Tom Copley, the Labour deputy mayor of London, has carried out two studies, in 2014 and 2019, on the effects of Right To Buy. He calls on the government to give the London mayor the right to abolish the policy.
This has already happened in Scotland in 2017, and in Wales in 2019.
Mr Copley argues: “The Right To Buy acts as a disincentive [to build more social rent homes] as councils fear their investment will be wasted as they may be compelled to sell homes at a discount only a few years after they were built, and further money would need to be spent on housing families in need of social rent homes.”
After Mrs Thatcher introduced the policy in the Housing Act 1980, 2.2 million council homes were sold.
Initially, tenants got a 50% discount if they had lived in the home for 20 years, but this became a 70% discount after 15 years. The discounts were capped at £50,000.
New Labour in 1997 reduced the discount to £22,000 outside London and £38,000 in the capital. In 2003 it was reduced further to £16,000 in London.
It estimated that Right To Buy had cost £400 million by 1997.
By 2012 only 2,600 Right To Buy sales took place, compared with a high of 69,500 in 2003-4.
The Coalition government increased the discount cap to £75,000 in April 2012, but this was extended to £100,000 in 2013 as high property prices deterred take-up, and from the next year the discount rose with inflation.
Mr Copley concludes: “Nearly 40 years on, the long-term consequences of the Right to Buy have not built a property owning utopia, but have instead concentrated a significant portion of state funded assets into the ownership of private landlords. Steps must be taken to prevent this from continuing.”
The Conservative government has been well aware of the danger of councils’ expensive major works schemes to its ambitions to expand home ownership.
In 2014 Communities Secretary Eric Pickles introduced Florrie’s Law, named after Florence Bourne, 93, who died anxious at owing £50,000 to Newham council for a badly estimated major works bill.

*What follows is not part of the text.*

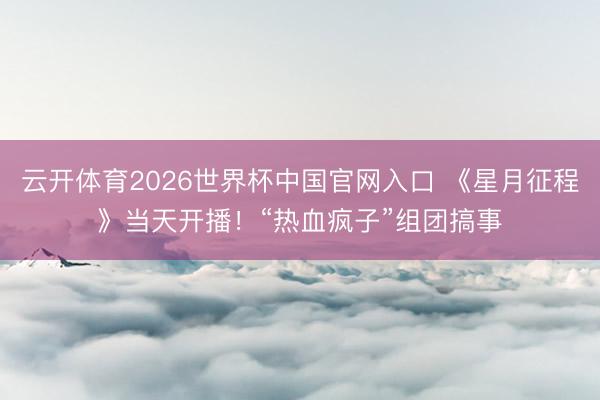云开体育2026世界杯中国官网入口 《星月征程》当天开播！“热血疯子”组团搞事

Council leaseholders were to see major works bills capped at £15,000 in London and £10,000 outside the capital. But the catch was that the works had to involve the use of direct central government funding. These grants have almost completely dried up and LKP is unaware that Florrie’s Law has actually been deployed anywhere since it was placed on the statute book.
It would of course involve yet further subsidy by taxpayers of a minority of people’s dreams of home ownership – as well as a sizeable number of investors.

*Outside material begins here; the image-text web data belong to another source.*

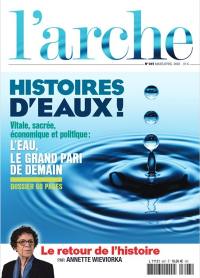 Arche (L'), n° 697. Histoires d'eaux ! : vitale, sacrée, économique et politique : l'eau, le grand pari de demain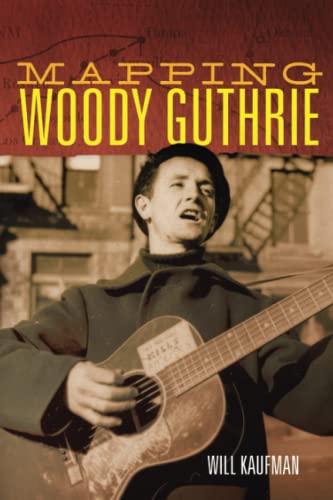 Will Kaufman Mapping Woody Guthrie, Volume 4 (American Popular Music, 4)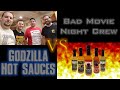 Bad Movie Night Crew vs. the Godzilla Hot Sauces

As Right To Buy’s purpose is to increase home ownership, there is no reason at all why the properties should not be covenanted to owner-occupation only with very restricted opportunity to rent the place out as an investment.
After all, we have seen something similar with the Building Safety Fund: if you own five properties anywhere, then you are on your own when it comes to paying for the building’s remediation.